DOI: 10.1093/dote/doad052.077 ISSN:

225. PREDICTORS OF ANASTOMOTIC LEAK AMONG PATIENTS UNDERGOING ESOPHAGECTOMY: A RETROSPECTIVE COHORT OF 6669 PATIENTS

Uzair Jogiat, Kevin Verhoeff, Valentin Mocanu, Simon Turner, Eric Bédard
  • Gastroenterology
  • General Medicine

Abstract

Background

Despite advances in operative techniques, anastomotic leak (AL) after esophagectomy remains a dreaded complication associated with a relatively high morbidity and mortality. Identification of patient and surgical factors associated with AL are useful for risk stratification to improve patient and procedure selection. Furthermore, an adequately powered analysis for the incidence of AL after minimally invasive esophagectomy is lacking.

Methods

The ACS-NSQIP database was used to extract patients who underwent esophagectomy between 2016 and 2021. Categorical variables were analyzed using chi-squared tests and continuous variables were evaluated using ANOVA tests. Using a hypothesis driven purposeful selection methodology, a multivariable logistic regression model was created with the primary outcome of interest being the odds of AL. Statistical analysis was completed with StataSE 17 (STATACorp, LP, College Station, TX).
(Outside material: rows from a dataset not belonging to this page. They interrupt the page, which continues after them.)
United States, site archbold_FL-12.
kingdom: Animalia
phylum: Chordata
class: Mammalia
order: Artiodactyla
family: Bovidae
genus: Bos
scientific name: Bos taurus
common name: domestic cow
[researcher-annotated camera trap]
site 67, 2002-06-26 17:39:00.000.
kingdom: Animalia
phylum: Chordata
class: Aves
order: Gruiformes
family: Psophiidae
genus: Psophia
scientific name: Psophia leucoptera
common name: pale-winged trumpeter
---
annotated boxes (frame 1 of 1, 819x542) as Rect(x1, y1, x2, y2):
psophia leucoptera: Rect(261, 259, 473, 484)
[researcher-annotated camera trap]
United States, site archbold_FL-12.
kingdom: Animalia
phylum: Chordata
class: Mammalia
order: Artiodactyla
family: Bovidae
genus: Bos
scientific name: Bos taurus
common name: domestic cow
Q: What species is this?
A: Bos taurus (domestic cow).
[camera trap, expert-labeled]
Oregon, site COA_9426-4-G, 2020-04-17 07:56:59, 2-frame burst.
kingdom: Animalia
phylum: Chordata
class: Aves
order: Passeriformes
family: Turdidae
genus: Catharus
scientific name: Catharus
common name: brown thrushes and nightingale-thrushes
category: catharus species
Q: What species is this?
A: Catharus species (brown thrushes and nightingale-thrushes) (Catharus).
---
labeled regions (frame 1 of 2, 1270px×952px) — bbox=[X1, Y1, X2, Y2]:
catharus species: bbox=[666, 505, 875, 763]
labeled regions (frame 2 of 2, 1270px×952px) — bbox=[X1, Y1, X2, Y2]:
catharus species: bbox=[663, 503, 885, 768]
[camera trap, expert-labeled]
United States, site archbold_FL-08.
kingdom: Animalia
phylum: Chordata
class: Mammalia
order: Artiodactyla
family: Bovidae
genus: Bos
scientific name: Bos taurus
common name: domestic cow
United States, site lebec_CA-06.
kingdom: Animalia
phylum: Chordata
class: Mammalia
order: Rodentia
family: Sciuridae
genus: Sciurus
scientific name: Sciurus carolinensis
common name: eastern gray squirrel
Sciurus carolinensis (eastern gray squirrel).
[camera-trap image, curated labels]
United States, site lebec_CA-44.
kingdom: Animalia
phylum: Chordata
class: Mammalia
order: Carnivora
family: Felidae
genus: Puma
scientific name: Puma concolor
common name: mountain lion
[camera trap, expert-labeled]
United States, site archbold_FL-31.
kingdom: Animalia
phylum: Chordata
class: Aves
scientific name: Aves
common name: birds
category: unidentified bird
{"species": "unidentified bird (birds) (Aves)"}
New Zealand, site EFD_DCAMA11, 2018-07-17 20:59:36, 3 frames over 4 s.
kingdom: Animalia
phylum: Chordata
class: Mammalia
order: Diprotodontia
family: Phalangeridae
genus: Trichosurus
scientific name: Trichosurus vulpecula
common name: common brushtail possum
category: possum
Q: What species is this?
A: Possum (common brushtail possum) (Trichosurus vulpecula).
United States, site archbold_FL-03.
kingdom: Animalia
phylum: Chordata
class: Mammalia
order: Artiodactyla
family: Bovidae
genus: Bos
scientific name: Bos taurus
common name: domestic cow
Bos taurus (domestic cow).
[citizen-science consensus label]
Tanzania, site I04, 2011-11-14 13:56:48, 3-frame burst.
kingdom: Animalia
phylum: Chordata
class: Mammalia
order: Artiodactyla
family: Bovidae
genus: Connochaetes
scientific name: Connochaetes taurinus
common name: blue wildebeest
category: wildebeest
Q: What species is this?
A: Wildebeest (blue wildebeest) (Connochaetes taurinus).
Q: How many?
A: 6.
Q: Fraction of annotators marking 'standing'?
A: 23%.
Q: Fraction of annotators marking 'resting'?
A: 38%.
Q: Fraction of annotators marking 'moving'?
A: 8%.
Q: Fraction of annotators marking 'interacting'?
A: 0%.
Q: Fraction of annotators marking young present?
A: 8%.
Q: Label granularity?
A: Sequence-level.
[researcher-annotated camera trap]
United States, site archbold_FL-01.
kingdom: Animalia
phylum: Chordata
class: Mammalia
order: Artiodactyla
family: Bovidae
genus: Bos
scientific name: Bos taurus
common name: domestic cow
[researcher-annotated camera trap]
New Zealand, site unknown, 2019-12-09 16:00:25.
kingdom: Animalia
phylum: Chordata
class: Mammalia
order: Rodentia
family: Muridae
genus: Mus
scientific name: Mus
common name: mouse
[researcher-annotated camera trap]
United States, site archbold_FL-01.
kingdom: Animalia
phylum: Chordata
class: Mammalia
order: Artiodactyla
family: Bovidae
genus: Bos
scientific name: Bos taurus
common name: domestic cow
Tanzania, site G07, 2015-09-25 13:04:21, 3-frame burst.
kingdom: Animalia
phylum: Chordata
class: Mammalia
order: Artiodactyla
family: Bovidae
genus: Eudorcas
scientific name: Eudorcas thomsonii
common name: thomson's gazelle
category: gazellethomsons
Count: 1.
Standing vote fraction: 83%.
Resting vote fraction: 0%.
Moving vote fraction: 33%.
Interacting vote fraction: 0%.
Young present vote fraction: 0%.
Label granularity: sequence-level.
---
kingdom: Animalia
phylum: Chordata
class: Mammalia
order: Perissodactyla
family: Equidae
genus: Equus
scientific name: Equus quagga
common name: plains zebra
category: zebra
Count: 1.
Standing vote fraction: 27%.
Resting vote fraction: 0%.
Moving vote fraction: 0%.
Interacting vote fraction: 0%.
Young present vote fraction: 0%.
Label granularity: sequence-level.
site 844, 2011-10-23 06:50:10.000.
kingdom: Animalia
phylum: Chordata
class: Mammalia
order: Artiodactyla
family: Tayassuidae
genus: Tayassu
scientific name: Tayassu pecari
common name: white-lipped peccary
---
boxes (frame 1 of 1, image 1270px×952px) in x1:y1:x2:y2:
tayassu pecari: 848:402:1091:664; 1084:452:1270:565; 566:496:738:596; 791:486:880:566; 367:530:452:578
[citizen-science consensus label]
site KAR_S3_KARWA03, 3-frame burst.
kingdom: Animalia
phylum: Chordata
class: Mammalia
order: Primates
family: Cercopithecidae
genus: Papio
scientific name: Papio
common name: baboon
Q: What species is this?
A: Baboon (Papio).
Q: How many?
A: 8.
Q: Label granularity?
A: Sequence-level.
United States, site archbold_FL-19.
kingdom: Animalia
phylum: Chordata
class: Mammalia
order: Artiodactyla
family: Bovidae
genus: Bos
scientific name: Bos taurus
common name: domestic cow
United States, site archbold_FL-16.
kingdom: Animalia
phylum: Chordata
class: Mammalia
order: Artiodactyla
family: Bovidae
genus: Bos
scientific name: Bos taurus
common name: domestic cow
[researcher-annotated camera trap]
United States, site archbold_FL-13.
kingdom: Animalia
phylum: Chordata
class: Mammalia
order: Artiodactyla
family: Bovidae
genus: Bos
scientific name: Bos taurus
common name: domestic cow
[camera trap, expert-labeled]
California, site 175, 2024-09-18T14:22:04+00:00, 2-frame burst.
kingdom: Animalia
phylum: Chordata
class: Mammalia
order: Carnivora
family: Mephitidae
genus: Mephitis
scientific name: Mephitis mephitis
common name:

The primary outcome of interest was the effect of minimally invasive surgery on AL. Secondary outcomes were the effect of patient characteristics and surgeon specialty on AL.

Results

Of the 6669 esophagectomies, the leak rates were 14.6% (open; 360/2451), 13.4% (MIS-abdominal; 64/478), 21.1% (MIS-chest; 69/326), 14.3% (MIS-total; 369/2590), and 20.1% (Robotic; 166/824), respectively. On multivariate analysis, positive margin (OR 1.37, 95% CI 1.01–1.85, p = 0.043), MIS-chest (OR 1.40, 95% CI 1.01–1.96, p = 0.047), MIS-total (OR 0.95, 95% CI 0.78–1.15, p = 0.595), MIS-robotic (OR 1.37, 95% CI 1.07–1.77, p = 0.014), transhiatal esophagectomy (OR 1.28, 95% CI 1.01–1.62, p = 0.040), and three-hole esophagectomy (OR 1.38, 95% CI 1.12–1.77, p = 0.014) were surgical factors associated with increased odds of AL (Table 1).

Conclusion

Anastomoses that were performed by certain types of minimally invasive surgery and those performed in the cervical region were associated with increased odds of AL. Consideration of this increased risk needs to be weighed against the established benefits of minimally invasive surgery when selecting the appropriate procedure for each patient. Identifying patients who are high-risk for an AL pre-operatively may prevent delay in the diagnosis and treatment of ALs in this patient population.